1. Website first impression
- The homepage says what kind of food you serve within 5 seconds.
- The phone number, address, menu, and hours are easy to find on mobile.
- The main photo makes the restaurant look current, clean, and inviting.
- The site explains dine-in, takeout, delivery, reservations, catering, or private events if offered.
2. Menu clarity
- The menu is readable on a phone without pinching and zooming.
- Popular items have short descriptions that explain ingredients, style, and portion when helpful.
- Prices are current or the page clearly says prices may change.
- Food allergy, gluten-free, vegetarian, vegan, spicy, and kid-friendly notes are clear where useful.
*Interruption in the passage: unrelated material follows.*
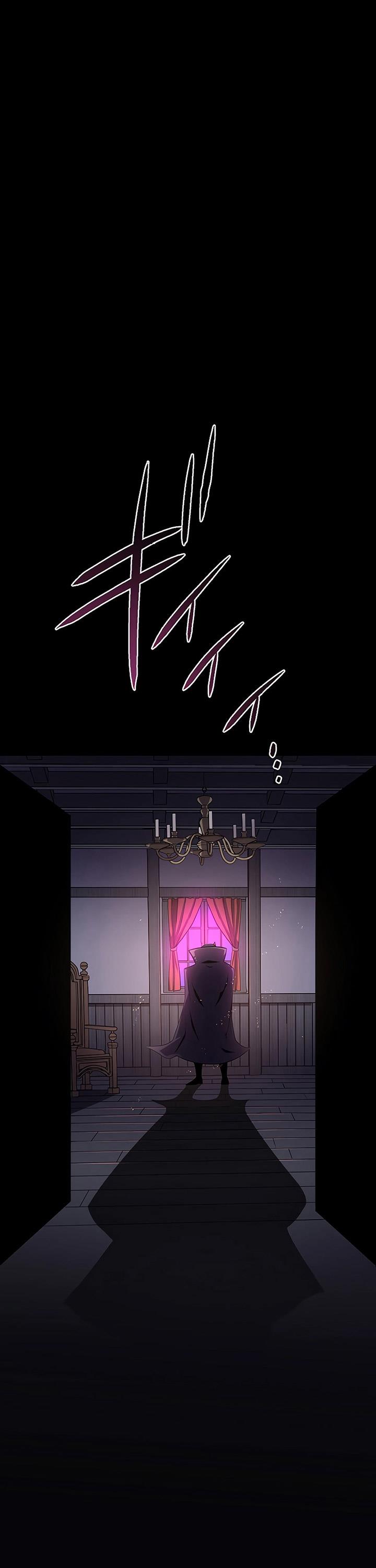 image-komik-dungeon-defense-chapter-12-16/63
3. Google Business Profile basics
- Hours, holiday hours, phone, address, website, and menu links are current.
- Photos show food, dining area, exterior, menu, and the customer experience.
- Services like takeout, delivery, outdoor seating, reservations, and catering are accurate.
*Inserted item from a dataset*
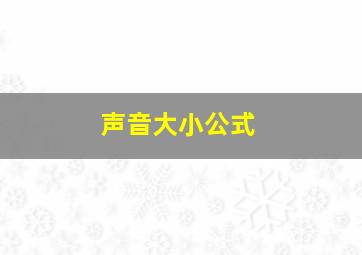 声音大小公式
- Reviews are checked and answered with a calm, human tone.
4. Social and local promotions
- The restaurant has a simple weekly posting rhythm.
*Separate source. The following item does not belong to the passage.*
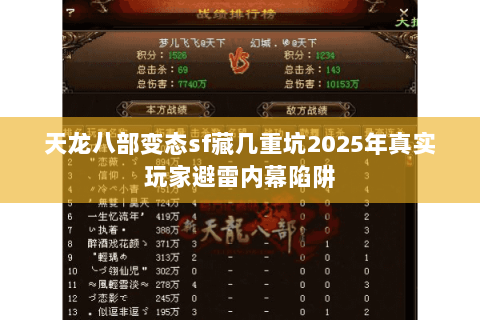 天龙八部变态sf藏几重坑2025年真实玩家避雷内幕陷阱 天龙八部变态sf藏几重坑2025年真实玩家避雷内幕陷阱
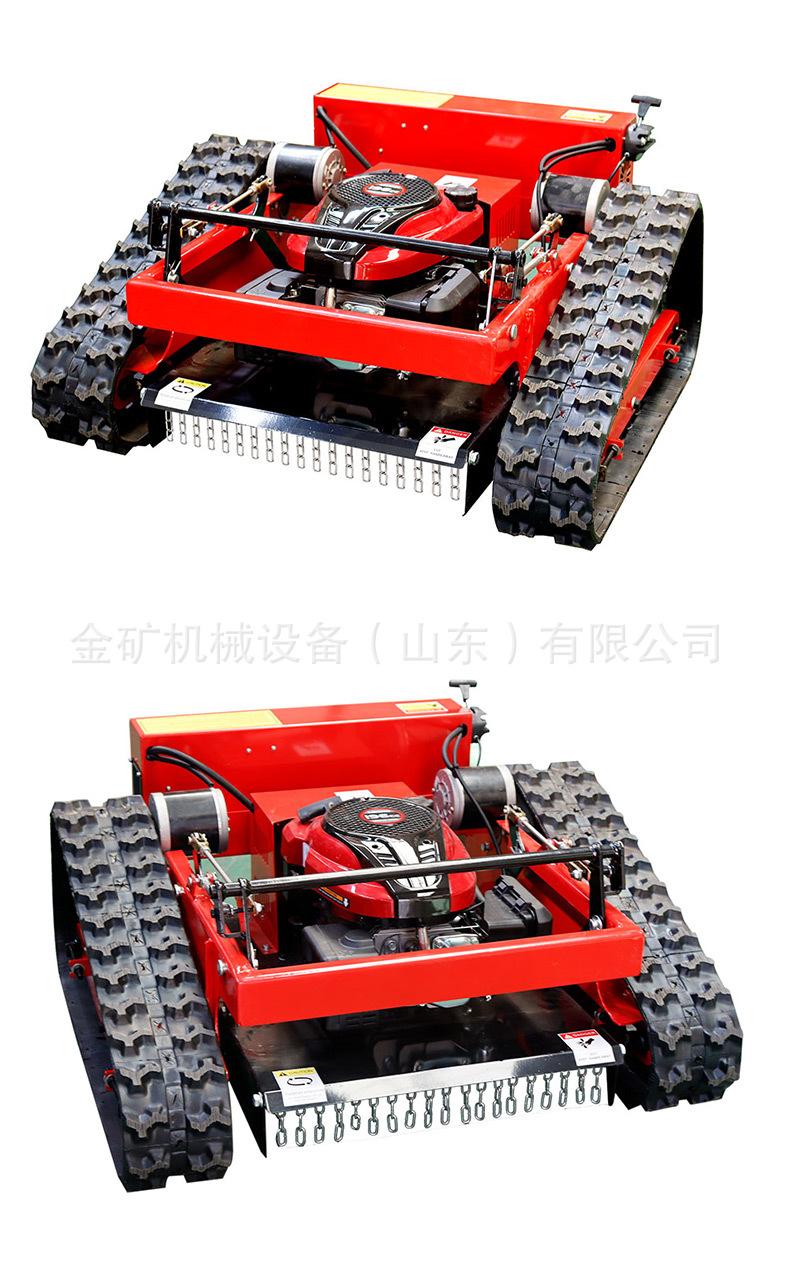 HT550履带_13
- Posts show real food, people, specials, events, and customer-useful updates.
- Slow-night ideas are planned before the restaurant gets desperate.
- Posts avoid fake urgency, fake scarcity, and exaggerated claims.
5. Repeat customers
- Customers know how to order again, reserve again, or follow for updates.
- Staff can explain specials, loyalty offers, and events in plain language.
- Website and social pages make it easy to remember what makes the restaurant special.
Next step
Pick the weakest section above and improve that first. Most local restaurant marketing gets better when the basics become easier for customers to understand.